"Only if you are." My response seemed to take her by surprise, her mouth falling partially open.
"I do plan to return. I don't want to embarrass my daughter at her wedding."
"I don't want to embarrass my son, but that won't be the reason for my return on Thursday."
"What will be the reason?" Her eyebrows came together.
"My dance partner. So I'll see you on Thursday."
"Yes, you will."
She bit her bottom lip like she had done when we were upstairs dancing and she was concentrating really hard. But this time it wasn't because she was concentrating. She was trying to hide the smile creeping into the corners of her mouth.
"Good night, Jamison."
"Good night, Tallulah." It was the first time I had said her first name out loud, and a spark lit in her eyes. I have to admit, I liked the way her name sounded on my lips.
After she climbed into the car, I backed away and walked to my own vehicle, lighter and more alive than when I had arrived. Rather than pessimistic dread, optimism flooded my veins.
Because despite knowing Tallulah was the opposite of the kind of woman I believed I needed in my life, I looked forward to seeing her again. I looked forward to holding her again.
I looked forward to what was happening between us.
Chapter 17
Tallulah
"Well done!" Carmen clapped, beaming proudly as the music came to an end. "You are ready."
Jamison and I smiled at each other. We, along with the rest of the class, had danced the waltz one final time. Every time he spun me around and I stepped back into his arms, it was like tiptoeing across clouds.

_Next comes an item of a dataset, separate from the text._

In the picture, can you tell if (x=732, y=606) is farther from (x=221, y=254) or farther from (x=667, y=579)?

As we said good night to our instructor and the rest of the students, a quiet sadness settled inside me. In a short time, I had come to enjoy our routine and become friendly with my fellow classmates.

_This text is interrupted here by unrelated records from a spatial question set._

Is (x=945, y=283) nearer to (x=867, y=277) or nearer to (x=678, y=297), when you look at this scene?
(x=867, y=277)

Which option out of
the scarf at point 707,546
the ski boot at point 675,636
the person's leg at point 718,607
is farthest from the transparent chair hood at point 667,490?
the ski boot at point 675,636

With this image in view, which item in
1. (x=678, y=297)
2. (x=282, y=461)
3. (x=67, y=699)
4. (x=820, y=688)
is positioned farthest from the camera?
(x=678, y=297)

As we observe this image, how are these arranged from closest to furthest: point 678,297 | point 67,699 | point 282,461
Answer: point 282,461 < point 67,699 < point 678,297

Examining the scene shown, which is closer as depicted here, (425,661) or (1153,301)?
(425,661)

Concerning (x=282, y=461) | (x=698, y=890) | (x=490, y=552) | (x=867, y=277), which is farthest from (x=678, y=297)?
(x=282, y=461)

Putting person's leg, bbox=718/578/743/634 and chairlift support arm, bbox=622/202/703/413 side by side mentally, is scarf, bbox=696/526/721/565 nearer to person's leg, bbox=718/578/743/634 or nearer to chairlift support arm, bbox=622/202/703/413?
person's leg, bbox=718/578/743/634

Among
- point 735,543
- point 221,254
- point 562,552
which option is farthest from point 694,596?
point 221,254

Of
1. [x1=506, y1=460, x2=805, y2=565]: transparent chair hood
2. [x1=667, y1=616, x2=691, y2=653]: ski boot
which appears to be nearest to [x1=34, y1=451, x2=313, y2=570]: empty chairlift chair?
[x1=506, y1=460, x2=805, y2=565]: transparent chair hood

Jamison and I were better dancers than when we began, but after tonight, I would no longer be spending time with him.
We filed out of the studio and slowly walked through the parking lot.
"Good night!" everyone called.
We waved, and they waved back.
As he had done three other times before, Jamison escorted me to my vehicle.
"Well, here you are," he announced, stopping beside my car door.
"Yes, here we are," I said, gazing up at him.
Somewhere between missed steps and shared laughs, it dawned on me that he and I weren't as different as I had originally believed. We came in different packaging but shared the same priorities regarding our families, and we were stubbornly devoted to the children we adored. We both had marital scars and carried the invisible weight of marriages that hadn't lasted, making us more careful as a result.
"I hope my son appreciates all the work I put in to make him look good," Jamison said.
"I hope my daughter appreciates all the work I put in too."
An awkward pause rested between us, and we both looked around the parking lot, searching for a topic we could pluck out of the air.
My chest became unbearably heavy, as if someone had set a stone on my sternum. I didn't expect such intense emotions on the last night, as if we were leaving something unfinished. In a way, we were. The night of our first class, he had hinted at his interest, and though he had continued being flirty and friendly, he hadn't made a move on me in the past week.
I wanted him to, and I wanted to spend more time with him.